The poll was conducted late last year, ending in December, and provides one of the most recent snapshots of industry readiness as the compliance date creeps closer. Three-quarters of KPMG respondents said they have completed their impact assessments, and 72% have set aside a budget for the rest of the transition process. Forty-two percent say they have started the testing process internally and worked with vendors and payers to establish timelines for external testing procedures.
However, only one-third are currently conducting end-to-end testing, and 74% have not yet started to plan, or have no intention of planning, external testing with health plans and business partners. “This proves somewhat problematic when you consider the importance of ensuring that the process will function smoothly on day one,” Cafran says. “The recent roll out of the Affordable Care Act from a technical aspect should give health plans and providers all the motivation they need in determining just how important it is to put the new system through its paces.”
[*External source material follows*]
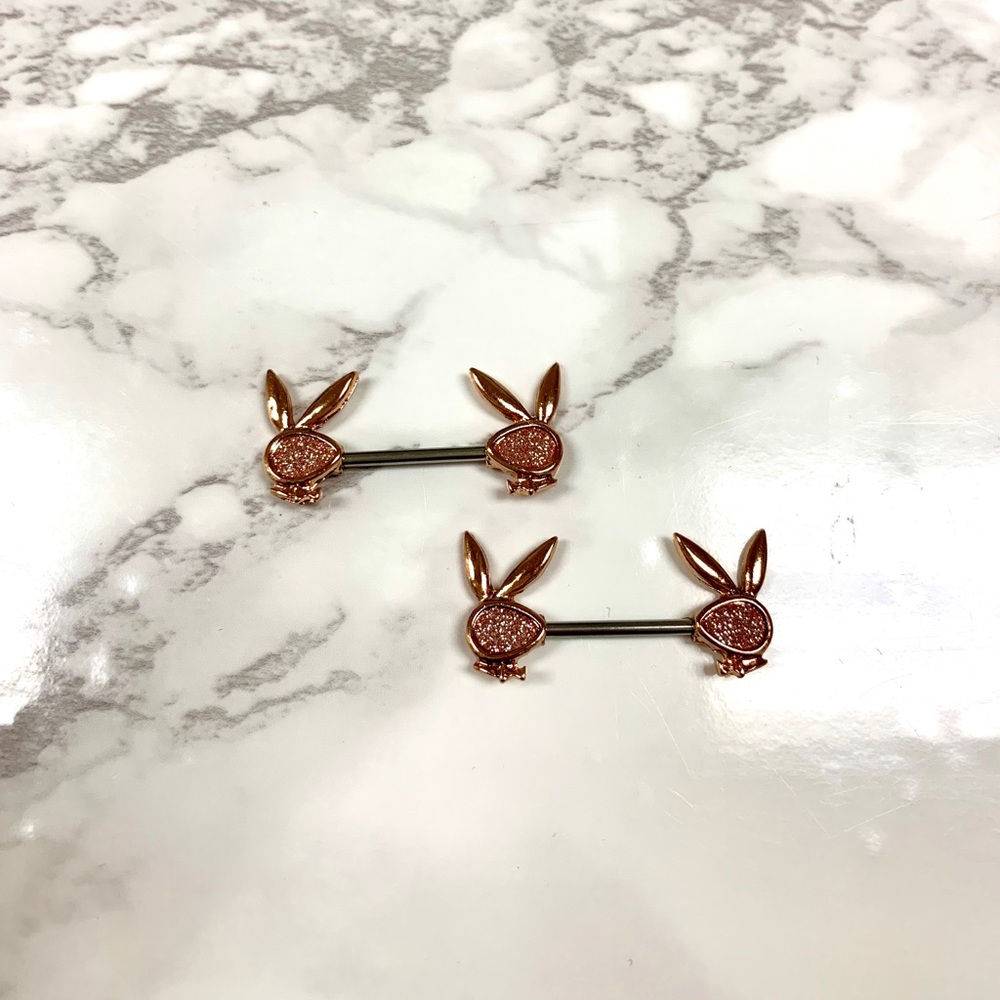 Glitter rose gold Playboy nipple rings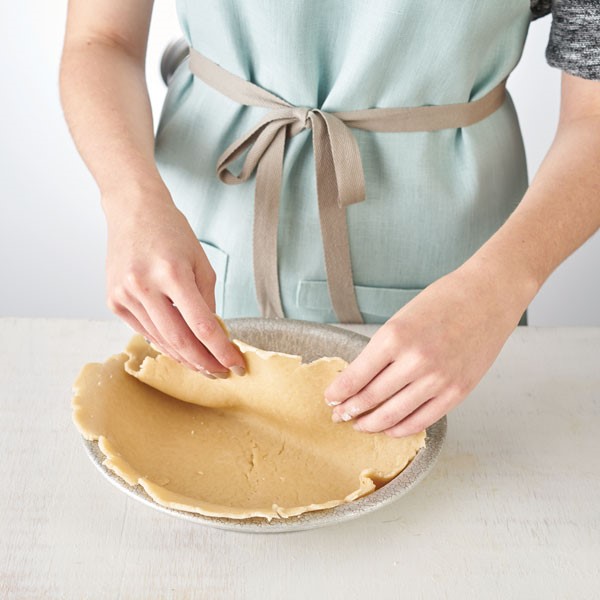 Bottom crust put into place in pie pan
“In terms of specific processes, nearly half of those surveyed believed that denial/variance management would be most affected in the transition outside of coding and documentation,” added Randy Notes, a principal in KPMG’s Healthcare and Life Sciences practice. “Successfully managing denials and variance entails a thorough analysis of not just the new codes, but reviewing trends of the previous ICD-9 codes and mapping high volume medical necessity. Organizations also must familiarize themselves with claims rejections and denial representatives under the new process and designing a brand new billing process. It is easy to see why this was a leading pain point among our field.”